What does it mean to be a property owner and a landlord in France?
What does it mean to be a property owner and a landlord in France?
Things to keep in mind if you've decided to rent out your property in France
How to be a property owner in France?
France has very tight rules on property rentals. And those rules are also quite complicated. So, you need to know what they are and how they apply to you, whether you own an investment property, or a holiday property that you want to let out from time to time.
If you rent out your property
There are two different regimes for long term rental in France, depending on whether you let furnished or unfurnished. There are various legal cases concerning the difference, but effectively the test is whether a tenant could move in with just a suitcase - a furnished flat needs to have all the kitchen utensils and equipment as well as bedding, towels and of course furniture.

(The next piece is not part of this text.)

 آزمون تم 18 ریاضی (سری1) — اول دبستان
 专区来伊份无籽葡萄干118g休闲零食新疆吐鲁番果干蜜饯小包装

If you let unfurnished, the minimum period for a lease is three years. With furnished accommodation, that's reduced to just one year.
As a landlord, you can only end the tenancy before the end of the term if • the tenant breaches the conditions of the lease, • you need to sell the property, or • you want to move into the property yourself.
You'll need to give a notice period of six months for unfurnished and three months for furnished leases. Additionally, to end a lease you need to give that notice six (or three) months before the end of the tenancy and not a day later, or the tenancy will automatically be renewed. (If you can't remember to do that… it's time to find a rental agent!)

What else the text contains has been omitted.